The speed trap is as old as the automobile. Small-town sheriffs once armed themselves with stopwatches to run down — sometimes, on foot — “reckless automobilists” racing their Tin Lizzies down the streets over the 12 mile-per-hour speed limit.
The idea then and now is to target someone who’s “not from around here.” Nonresidents can’t vote, which makes them fair game for a shakedown. It wasn’t until last week that someone came up with a solution to this century-old problem.
Dennis Daugaard, governor of South Dakota, grew weary of constituents complaining about the robotic revenue cameras positioned on Interstate 29 just over the border in northwestern Iowa. South Dakotans driving at the 65 mph speed limit could easily miss the sign that abruptly sets the speed limit in Sioux City at 55 mph. Motorists would soon see a bright flash in the rearview mirror. A bill for $168 would follow in the mail.
But no more. Mr. Daugaard signed a bill into law last week prohibiting the South Dakota Department of Motor Vehicles (DMV) from participating in this extortion racket. Once the statute takes effect, Sioux City — and any other city in the nation — will remain free to snap as many photographs of South Dakota license plates as it pleases, but when the private contractor operating the revenue camera submits a South Dakota license plate number to the South Dakota DMV, asking for the name and address of its owner, the DMV is instructed to say, “Take a hike.”
Without a current name and mailing address, the photographs are suitable only for the contractor’s photographic album of melancholy memories. The photographs return no money. The South Dakota solution is elegant in its simplicity and respect for a state’s rights. South Dakota isn’t telling Iowa, or any other state in the nation, how to run its business, but South Dakota is within its rights not to participate in a corrupt scheme.
The extent of the corruption was revealed last year when the former executive vice president of Redflex, Sioux City’s revenue-camera contractor, admitted that he bribed local officials in a dozen states, including Virginia, to persuade them to install the cameras.
The inspector general of Chicago is investigating a Redflex plot to use $2 million in illegal incentives to expand the cameras there. Other cities and states with lucrative ticketing programs are looking the other way, declining to investigate credible allegations of fraud.

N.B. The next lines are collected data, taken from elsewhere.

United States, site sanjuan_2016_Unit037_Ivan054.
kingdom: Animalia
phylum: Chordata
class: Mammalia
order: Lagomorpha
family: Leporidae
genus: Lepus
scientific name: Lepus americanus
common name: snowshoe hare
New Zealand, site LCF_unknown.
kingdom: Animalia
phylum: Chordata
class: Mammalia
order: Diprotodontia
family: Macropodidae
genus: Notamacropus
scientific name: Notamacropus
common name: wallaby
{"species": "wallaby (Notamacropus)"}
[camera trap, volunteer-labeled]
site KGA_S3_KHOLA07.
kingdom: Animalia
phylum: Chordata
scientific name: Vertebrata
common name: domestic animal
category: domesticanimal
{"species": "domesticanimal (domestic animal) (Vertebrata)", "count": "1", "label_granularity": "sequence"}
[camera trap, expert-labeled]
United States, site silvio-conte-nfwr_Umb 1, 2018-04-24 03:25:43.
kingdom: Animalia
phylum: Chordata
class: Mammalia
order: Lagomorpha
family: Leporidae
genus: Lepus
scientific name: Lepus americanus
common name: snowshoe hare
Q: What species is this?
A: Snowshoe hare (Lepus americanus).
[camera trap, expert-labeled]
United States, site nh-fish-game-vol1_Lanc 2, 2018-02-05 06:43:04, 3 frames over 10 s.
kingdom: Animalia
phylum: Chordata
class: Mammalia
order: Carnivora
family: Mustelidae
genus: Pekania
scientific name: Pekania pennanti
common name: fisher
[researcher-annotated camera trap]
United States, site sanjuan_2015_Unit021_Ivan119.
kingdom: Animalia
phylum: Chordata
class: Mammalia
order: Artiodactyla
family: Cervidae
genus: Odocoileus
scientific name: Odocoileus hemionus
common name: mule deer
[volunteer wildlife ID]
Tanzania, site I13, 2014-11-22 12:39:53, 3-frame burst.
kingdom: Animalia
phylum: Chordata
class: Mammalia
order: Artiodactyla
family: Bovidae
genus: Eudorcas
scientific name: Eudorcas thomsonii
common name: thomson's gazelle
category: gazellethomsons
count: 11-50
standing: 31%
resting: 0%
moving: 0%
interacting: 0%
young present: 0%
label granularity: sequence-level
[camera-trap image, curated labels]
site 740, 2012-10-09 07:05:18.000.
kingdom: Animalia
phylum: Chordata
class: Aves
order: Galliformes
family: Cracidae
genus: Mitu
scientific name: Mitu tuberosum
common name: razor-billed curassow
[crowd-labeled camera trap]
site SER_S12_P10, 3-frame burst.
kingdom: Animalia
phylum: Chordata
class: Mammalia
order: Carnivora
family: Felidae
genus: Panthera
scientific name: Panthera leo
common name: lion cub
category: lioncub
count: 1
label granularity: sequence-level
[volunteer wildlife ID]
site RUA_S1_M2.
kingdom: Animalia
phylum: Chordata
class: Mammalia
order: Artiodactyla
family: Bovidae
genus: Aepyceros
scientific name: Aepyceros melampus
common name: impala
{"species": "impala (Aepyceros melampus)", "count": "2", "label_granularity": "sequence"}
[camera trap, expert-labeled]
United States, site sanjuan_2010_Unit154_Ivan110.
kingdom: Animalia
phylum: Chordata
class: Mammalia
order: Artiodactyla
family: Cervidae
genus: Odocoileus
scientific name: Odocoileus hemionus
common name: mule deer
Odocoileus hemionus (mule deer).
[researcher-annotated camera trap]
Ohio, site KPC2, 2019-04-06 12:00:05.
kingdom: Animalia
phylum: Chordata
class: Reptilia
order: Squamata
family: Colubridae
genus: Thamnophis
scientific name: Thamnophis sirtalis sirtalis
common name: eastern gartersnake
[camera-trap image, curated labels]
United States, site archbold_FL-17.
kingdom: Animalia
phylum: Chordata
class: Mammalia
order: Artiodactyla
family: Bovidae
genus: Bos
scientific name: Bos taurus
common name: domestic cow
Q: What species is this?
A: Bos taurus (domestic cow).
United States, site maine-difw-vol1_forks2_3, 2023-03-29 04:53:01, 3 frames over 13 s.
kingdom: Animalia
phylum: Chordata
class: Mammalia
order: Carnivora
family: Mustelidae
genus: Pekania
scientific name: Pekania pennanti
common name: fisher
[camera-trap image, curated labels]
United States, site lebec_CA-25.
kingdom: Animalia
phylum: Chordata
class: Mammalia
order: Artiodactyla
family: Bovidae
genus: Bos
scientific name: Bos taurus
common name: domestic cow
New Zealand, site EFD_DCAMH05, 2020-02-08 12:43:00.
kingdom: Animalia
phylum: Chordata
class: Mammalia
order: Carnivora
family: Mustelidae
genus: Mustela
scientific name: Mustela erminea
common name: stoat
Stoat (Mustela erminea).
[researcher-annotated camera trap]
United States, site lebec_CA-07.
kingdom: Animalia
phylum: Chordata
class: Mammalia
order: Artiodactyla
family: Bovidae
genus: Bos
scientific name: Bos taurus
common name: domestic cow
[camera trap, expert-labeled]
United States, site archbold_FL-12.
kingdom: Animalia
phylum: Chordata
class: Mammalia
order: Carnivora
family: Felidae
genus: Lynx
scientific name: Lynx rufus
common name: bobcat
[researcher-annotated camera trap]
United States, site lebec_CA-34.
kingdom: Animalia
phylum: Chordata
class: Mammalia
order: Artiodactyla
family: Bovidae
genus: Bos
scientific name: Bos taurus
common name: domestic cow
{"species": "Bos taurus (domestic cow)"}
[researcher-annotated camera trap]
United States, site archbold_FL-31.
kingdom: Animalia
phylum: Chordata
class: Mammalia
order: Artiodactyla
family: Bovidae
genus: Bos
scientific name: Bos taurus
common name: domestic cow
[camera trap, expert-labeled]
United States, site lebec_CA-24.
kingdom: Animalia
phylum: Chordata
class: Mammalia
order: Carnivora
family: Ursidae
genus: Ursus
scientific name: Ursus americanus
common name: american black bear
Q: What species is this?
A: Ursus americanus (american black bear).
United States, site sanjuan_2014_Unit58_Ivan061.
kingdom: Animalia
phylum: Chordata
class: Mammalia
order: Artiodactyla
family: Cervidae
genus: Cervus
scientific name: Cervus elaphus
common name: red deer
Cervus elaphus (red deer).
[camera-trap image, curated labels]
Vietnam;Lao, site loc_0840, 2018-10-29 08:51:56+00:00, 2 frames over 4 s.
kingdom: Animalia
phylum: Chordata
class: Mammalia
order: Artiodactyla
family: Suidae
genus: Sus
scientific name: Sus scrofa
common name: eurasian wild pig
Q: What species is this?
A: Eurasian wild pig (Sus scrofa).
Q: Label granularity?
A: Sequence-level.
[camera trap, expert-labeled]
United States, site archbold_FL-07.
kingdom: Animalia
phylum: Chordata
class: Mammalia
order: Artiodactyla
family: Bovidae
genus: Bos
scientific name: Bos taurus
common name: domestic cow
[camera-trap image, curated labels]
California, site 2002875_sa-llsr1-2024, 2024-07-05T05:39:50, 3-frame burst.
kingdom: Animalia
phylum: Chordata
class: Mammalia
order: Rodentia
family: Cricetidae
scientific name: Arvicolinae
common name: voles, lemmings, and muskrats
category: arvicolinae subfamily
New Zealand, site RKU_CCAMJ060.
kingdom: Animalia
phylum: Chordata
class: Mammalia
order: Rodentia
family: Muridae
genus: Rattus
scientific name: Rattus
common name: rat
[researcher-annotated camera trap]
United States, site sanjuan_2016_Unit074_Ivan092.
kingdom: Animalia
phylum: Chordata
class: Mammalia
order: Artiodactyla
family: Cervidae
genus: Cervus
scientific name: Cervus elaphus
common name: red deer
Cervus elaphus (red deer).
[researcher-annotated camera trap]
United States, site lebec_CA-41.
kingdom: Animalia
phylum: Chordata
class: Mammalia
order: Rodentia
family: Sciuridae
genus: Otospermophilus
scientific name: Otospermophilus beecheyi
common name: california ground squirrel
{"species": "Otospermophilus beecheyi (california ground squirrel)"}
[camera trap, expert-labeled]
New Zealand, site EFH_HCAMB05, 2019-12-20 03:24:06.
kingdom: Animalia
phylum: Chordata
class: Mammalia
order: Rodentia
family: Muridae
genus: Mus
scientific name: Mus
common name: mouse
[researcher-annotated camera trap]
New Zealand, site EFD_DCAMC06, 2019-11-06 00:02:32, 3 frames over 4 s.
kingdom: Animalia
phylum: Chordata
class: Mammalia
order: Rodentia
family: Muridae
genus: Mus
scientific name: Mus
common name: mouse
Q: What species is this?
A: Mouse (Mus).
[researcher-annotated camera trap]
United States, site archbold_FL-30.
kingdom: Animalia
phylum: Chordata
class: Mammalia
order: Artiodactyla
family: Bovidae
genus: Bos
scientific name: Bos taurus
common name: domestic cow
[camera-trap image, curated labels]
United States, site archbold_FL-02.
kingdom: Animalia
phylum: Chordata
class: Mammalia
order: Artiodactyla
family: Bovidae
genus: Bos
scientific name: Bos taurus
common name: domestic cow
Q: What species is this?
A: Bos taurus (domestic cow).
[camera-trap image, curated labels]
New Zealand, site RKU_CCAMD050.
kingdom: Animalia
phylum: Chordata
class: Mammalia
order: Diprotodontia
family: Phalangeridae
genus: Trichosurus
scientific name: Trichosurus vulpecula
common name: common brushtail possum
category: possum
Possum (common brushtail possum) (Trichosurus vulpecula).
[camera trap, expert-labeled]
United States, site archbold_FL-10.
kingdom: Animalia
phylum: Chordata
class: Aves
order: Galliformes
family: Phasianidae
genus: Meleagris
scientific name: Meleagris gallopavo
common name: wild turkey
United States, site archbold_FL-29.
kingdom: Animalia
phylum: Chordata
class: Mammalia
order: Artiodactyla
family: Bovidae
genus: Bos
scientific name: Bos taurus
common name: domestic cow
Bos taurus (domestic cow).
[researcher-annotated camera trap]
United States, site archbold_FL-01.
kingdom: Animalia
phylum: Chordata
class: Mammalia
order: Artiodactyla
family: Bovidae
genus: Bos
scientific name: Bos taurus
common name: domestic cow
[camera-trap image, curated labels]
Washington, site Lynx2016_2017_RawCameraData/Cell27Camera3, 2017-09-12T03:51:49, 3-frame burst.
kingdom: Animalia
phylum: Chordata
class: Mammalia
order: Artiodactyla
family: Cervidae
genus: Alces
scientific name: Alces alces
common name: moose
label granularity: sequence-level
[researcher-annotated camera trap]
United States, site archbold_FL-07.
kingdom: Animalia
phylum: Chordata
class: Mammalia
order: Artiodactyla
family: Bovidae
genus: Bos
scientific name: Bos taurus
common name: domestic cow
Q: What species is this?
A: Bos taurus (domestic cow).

So far, 60 cities in California have canceled shady red-light camera deals. Santa Ana, south of Los Angeles, dumped its cameras last month. Next door in Anaheim, 73 percent of voters a few years ago approved an amendment to the city charter ensuring that cameras could never be installed in the city.
This is the right way to deal with the revenue-camera scourge. Other states should follow the example of Mr. Daugaard, lest South Dakota license plates, with their immunity to all photo tickets, become the most sought-after plates in the nation.